• [GOAL] Copy the items word for word, from the first line through the line containing "8767 millimetres".

• [DATA SHOWN]

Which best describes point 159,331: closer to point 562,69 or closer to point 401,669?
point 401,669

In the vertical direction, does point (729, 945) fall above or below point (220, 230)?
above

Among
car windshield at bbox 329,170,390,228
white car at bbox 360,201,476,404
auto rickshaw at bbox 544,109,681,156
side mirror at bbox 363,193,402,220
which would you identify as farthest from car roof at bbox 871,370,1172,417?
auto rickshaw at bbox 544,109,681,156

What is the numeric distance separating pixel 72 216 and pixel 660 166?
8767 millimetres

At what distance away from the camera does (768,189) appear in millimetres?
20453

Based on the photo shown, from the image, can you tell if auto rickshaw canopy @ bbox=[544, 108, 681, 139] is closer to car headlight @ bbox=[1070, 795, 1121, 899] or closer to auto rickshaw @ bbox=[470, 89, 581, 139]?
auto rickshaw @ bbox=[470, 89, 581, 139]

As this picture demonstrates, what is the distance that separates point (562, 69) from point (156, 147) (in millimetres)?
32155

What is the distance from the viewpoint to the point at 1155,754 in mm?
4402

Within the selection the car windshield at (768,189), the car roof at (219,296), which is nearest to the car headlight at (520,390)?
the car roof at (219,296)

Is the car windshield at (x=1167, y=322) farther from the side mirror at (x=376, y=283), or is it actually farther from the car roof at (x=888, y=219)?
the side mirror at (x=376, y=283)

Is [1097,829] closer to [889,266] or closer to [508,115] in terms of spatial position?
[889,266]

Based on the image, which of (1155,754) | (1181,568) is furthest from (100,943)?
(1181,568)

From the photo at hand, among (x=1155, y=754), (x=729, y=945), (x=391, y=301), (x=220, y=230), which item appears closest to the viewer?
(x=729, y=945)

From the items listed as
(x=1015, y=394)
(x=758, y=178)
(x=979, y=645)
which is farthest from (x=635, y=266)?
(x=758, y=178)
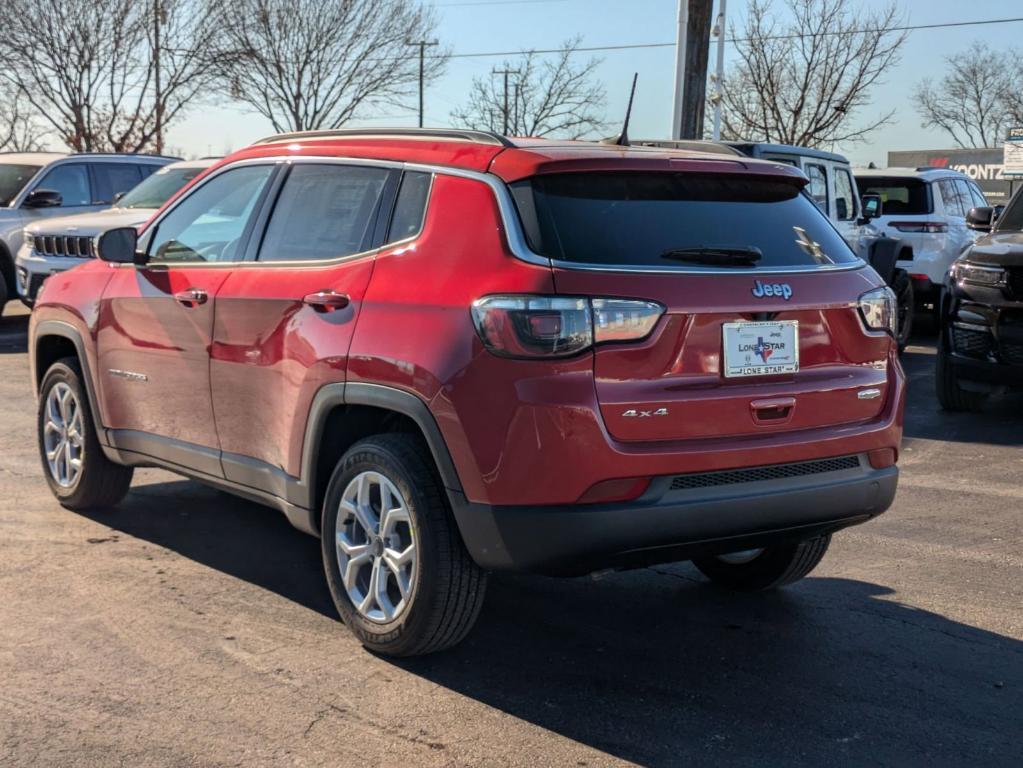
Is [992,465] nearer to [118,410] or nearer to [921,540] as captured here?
[921,540]

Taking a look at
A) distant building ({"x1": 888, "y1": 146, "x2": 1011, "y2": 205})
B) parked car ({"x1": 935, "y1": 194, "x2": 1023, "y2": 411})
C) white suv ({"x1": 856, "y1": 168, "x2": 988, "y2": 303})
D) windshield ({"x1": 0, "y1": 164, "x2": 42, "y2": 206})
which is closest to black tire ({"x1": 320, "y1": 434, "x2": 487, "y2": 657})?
parked car ({"x1": 935, "y1": 194, "x2": 1023, "y2": 411})

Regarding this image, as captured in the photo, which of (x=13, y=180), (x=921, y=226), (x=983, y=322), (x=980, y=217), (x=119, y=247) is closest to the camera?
(x=119, y=247)

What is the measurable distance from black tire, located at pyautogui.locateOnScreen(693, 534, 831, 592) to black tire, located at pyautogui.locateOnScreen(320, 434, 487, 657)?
116cm

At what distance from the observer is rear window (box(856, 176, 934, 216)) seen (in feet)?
47.5

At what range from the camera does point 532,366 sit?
12.0 feet

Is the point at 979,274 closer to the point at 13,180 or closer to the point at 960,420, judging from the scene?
the point at 960,420

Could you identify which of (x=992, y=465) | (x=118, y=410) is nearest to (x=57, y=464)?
(x=118, y=410)

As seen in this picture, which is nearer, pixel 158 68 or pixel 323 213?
pixel 323 213

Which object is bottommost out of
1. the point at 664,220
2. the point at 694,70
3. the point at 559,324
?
the point at 559,324

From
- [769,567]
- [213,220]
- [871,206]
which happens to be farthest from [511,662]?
[871,206]

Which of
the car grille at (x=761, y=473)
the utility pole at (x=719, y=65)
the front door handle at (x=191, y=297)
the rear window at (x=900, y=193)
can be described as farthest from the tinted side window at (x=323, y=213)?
the utility pole at (x=719, y=65)

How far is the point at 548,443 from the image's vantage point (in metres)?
3.66

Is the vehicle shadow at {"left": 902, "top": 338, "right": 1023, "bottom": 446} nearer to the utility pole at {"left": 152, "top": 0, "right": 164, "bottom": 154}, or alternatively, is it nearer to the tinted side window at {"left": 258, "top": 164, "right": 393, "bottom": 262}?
the tinted side window at {"left": 258, "top": 164, "right": 393, "bottom": 262}

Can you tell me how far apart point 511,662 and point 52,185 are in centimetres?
1175
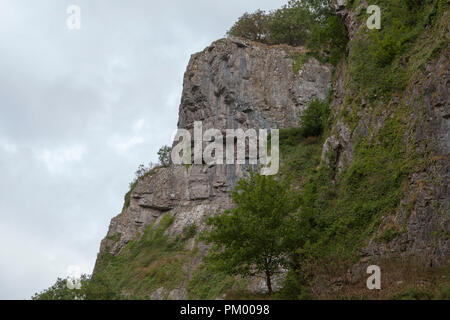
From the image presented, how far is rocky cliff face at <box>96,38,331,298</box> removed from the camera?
1471 inches

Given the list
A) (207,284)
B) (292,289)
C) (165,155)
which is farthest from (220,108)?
(292,289)

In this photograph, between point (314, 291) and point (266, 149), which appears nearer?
point (314, 291)

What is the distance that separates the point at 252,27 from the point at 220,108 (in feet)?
51.6

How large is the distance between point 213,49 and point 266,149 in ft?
41.3

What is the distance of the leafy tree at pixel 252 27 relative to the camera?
5119cm

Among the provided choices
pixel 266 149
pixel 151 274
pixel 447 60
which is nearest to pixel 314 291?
pixel 447 60

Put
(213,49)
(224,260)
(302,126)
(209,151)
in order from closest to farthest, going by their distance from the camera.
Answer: (224,260), (302,126), (209,151), (213,49)

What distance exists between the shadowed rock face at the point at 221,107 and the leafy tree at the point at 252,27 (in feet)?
28.5

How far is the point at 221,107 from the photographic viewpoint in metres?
40.2

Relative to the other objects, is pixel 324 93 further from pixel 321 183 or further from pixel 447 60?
pixel 447 60

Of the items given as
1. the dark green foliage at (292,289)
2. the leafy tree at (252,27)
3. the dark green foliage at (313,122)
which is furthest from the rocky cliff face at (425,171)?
the leafy tree at (252,27)
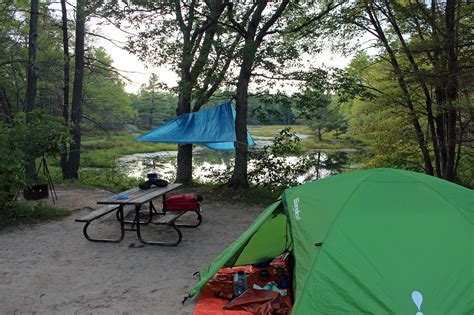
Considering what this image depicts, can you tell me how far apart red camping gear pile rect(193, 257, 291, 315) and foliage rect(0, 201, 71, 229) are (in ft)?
13.3

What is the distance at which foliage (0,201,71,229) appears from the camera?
603 centimetres

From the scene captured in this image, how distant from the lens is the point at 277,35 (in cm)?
930

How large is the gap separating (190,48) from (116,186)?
4.30 meters

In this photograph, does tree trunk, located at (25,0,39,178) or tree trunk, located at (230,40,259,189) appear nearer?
tree trunk, located at (230,40,259,189)

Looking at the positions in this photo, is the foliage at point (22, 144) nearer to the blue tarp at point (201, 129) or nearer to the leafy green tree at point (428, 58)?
the blue tarp at point (201, 129)

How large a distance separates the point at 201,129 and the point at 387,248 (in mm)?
5814

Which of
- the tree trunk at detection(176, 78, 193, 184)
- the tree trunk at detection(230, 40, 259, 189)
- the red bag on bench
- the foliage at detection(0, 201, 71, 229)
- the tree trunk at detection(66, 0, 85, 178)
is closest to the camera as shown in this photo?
the red bag on bench

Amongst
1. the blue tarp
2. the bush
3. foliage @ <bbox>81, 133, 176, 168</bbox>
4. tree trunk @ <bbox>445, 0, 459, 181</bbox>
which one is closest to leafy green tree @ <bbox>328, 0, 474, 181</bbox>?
tree trunk @ <bbox>445, 0, 459, 181</bbox>

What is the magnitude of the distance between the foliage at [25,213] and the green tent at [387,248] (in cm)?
A: 506

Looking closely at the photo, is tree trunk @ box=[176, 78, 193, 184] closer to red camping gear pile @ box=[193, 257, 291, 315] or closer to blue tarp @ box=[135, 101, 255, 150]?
blue tarp @ box=[135, 101, 255, 150]

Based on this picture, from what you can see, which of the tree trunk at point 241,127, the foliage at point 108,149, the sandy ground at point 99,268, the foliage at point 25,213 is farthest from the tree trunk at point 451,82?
the foliage at point 108,149

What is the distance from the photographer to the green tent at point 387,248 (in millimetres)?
2270

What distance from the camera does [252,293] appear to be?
3.38 m

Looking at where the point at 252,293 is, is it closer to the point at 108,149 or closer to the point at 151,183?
the point at 151,183
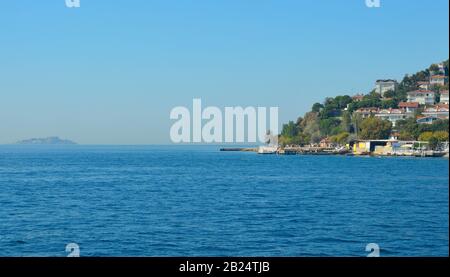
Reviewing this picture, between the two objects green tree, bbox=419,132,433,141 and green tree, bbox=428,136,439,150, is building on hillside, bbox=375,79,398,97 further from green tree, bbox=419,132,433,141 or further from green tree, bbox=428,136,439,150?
green tree, bbox=428,136,439,150

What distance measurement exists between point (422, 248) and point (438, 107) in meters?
36.3

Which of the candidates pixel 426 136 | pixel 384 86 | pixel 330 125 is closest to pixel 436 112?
pixel 426 136

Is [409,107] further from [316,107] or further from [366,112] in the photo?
[316,107]

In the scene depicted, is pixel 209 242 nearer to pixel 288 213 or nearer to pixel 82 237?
pixel 82 237

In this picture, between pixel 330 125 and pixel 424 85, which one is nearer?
pixel 424 85

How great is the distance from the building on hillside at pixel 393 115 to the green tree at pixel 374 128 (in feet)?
2.13

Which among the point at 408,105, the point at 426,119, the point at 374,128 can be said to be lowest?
the point at 374,128

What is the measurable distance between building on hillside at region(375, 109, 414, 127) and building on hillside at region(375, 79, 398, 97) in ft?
16.6

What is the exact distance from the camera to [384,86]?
53.1 meters

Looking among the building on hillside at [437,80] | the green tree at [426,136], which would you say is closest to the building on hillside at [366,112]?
the green tree at [426,136]

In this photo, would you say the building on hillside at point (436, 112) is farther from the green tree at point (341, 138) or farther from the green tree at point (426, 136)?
the green tree at point (341, 138)

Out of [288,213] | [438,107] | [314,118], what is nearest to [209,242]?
[288,213]

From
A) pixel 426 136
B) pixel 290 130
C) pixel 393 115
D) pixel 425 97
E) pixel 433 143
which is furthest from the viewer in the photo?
pixel 290 130
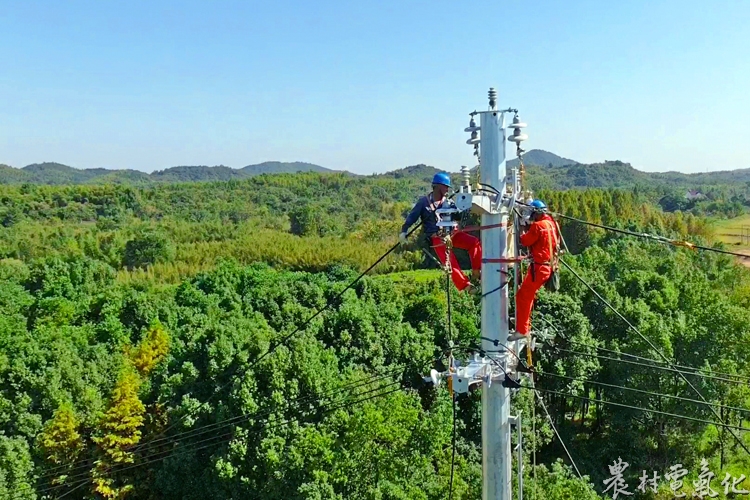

• [FINAL RESULT]
Which best describes point 159,331: closer to point 562,69 or closer to point 401,669?
point 401,669

In the vertical direction, does point (729, 945) fall above or below point (220, 230)?
above

Among
car windshield at bbox 329,170,390,228
white car at bbox 360,201,476,404
auto rickshaw at bbox 544,109,681,156
side mirror at bbox 363,193,402,220
which would you identify as farthest from car roof at bbox 871,370,1172,417?
auto rickshaw at bbox 544,109,681,156

What is the numeric distance separating pixel 72 216 and pixel 660 166?
8767 millimetres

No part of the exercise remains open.